The Rehearsal Studio
A place to exercise ideas before writing about them with greater discipline.
Saturday, February 27, 2010
by Stephen Smoliar

At last night's Call & Response recital by the Cypress String Quartet, there was a potentially interesting literary connection that I chose to ignore in my review because there were too many other points I felt were more important. Nevertheless, I believe it still deserves some "examination." It concerns the juxtaposition on Elena Ruehr's new string quartet, Bel Canto, based on a 2001 novel of the same name by Ann Patchett, with Franz Schubert's D. 810 D minor string quartet, best known as "Death and the Maiden."

The connection may be appreciated through the précis of Patchett's novel that Richard Scheinin provided in a preview piece that appeared in the Eye section of the February 25 San Jose Mercury News:Patchett's book is about hostage-taking terrorists and their victims: business executives, powerful politicians and a fictional world-famous soprano named Roxane Coss, who have gathered for a birthday party at the home of the vice president of an unnamed Latin American country. The terrorists creep in through the heating vents and take over -- and what happens during the next few months of terrible but rich coexistence is unexpected: a web of friendships and love affairs evolves.

The connection has to do with the fact that Death and the Maiden is also the title of a film Roman Polanski made in 1994, based on a play by Ariel Dorfman that had a relatively successful run in New York. Like Patchett's novel it is set in "an unnamed Latin American country." It also involves a hostage situation, but with a different twist. It is about a woman (Sigourney Weaver) who discovers that her neighbor is a man (Ben Kingsley) who had once tortured her for her political beliefs. She captures him and holds him hostage, and the plot revolves around whether or not she will apply to him the same treatment he had applied to her. The title comes from the fact that her most vivid memory of her experience with him was that he would play that Schubert quartet while torturing her.
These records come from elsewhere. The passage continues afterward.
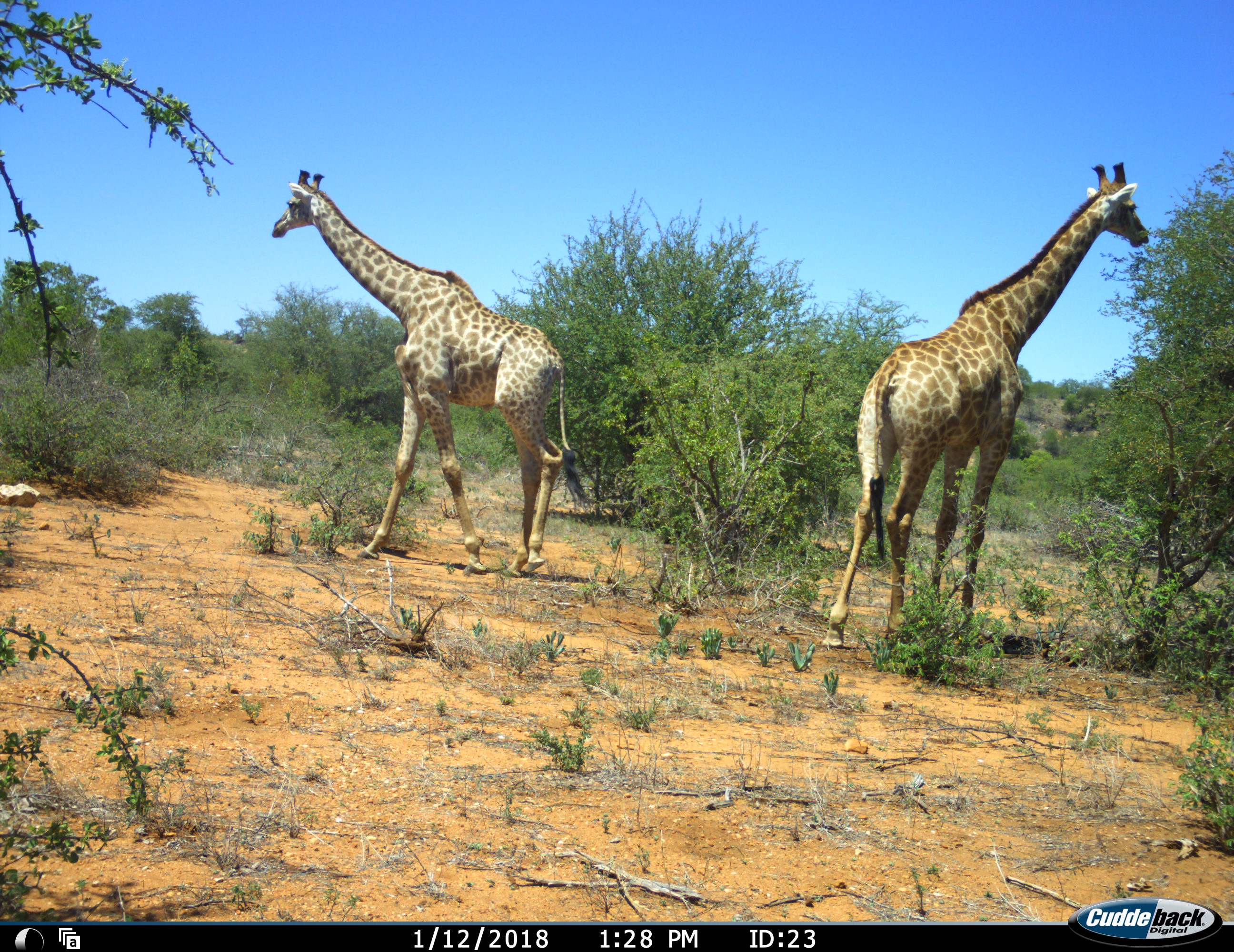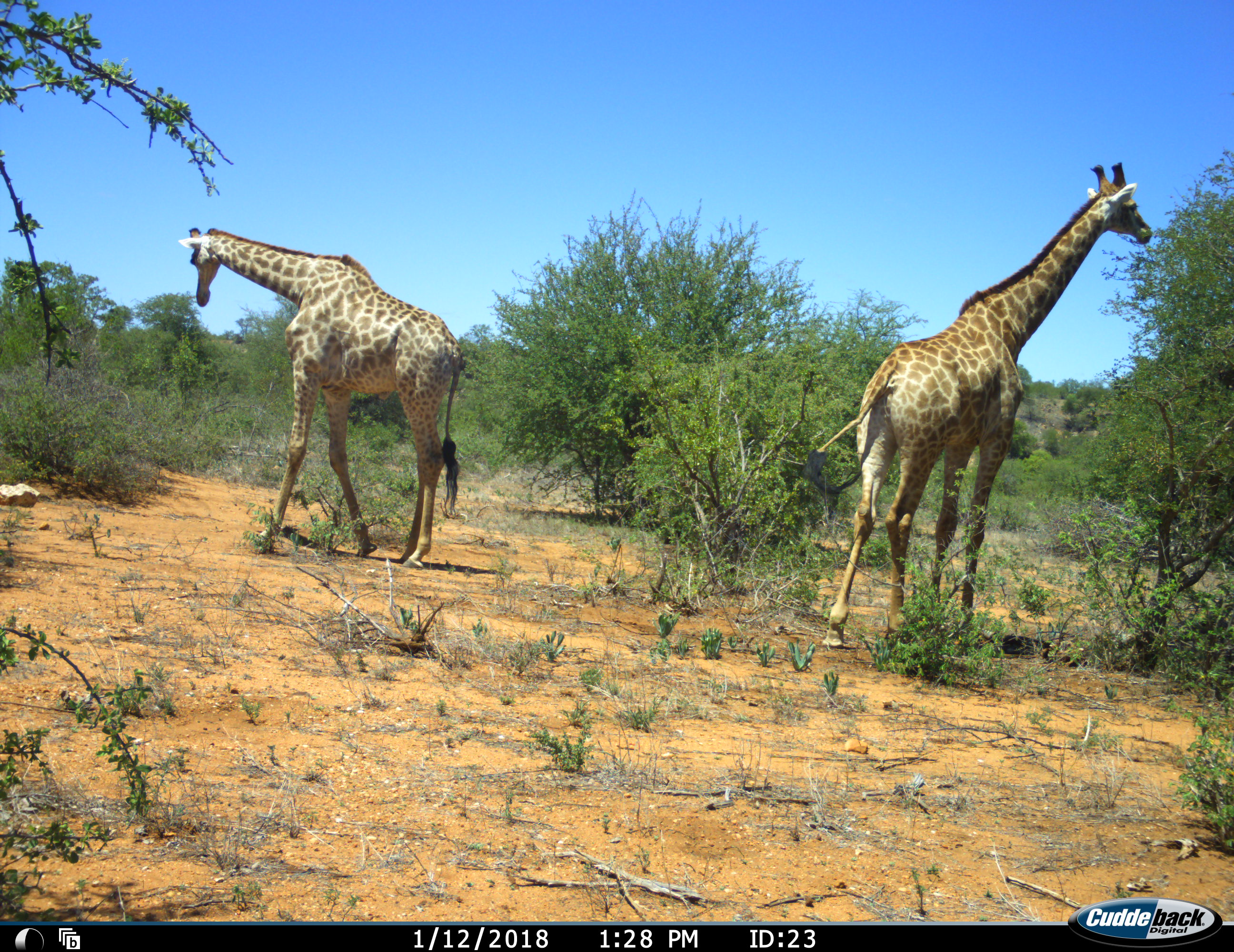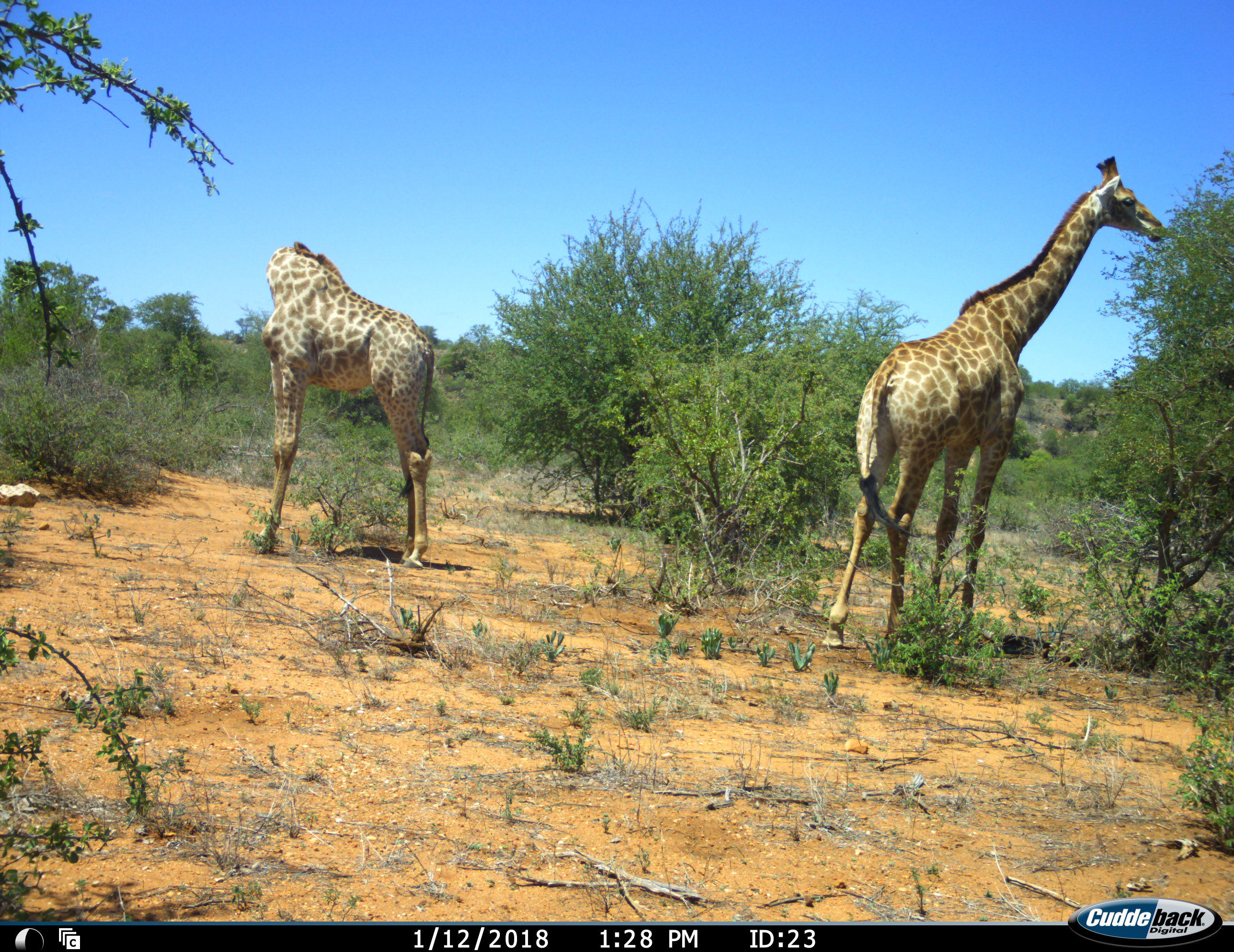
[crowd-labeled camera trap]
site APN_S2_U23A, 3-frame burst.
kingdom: Animalia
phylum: Chordata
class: Mammalia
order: Artiodactyla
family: Giraffidae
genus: Giraffa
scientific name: Giraffa camelopardalis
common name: giraffe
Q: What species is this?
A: Giraffe (Giraffa camelopardalis).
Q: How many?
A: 2.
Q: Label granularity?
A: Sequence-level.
From a narratological point of view, these are entirely different stories; so it would not surprise me if Patchett was unaware of either Dorfman's play or Polanski's film. On the other hand in this same preview piece, Ruehr describes herself as a pretty voracious reader; but I have yet to encounter any sign that she knew about this politically charged literary connection to Schubert's quartet. In my piece I made reference to the red hot dramatic intensity of Schubert's music. This additional connection, which may well be accidental or coincidental, knocked that temperature up a notch for my own listening experience!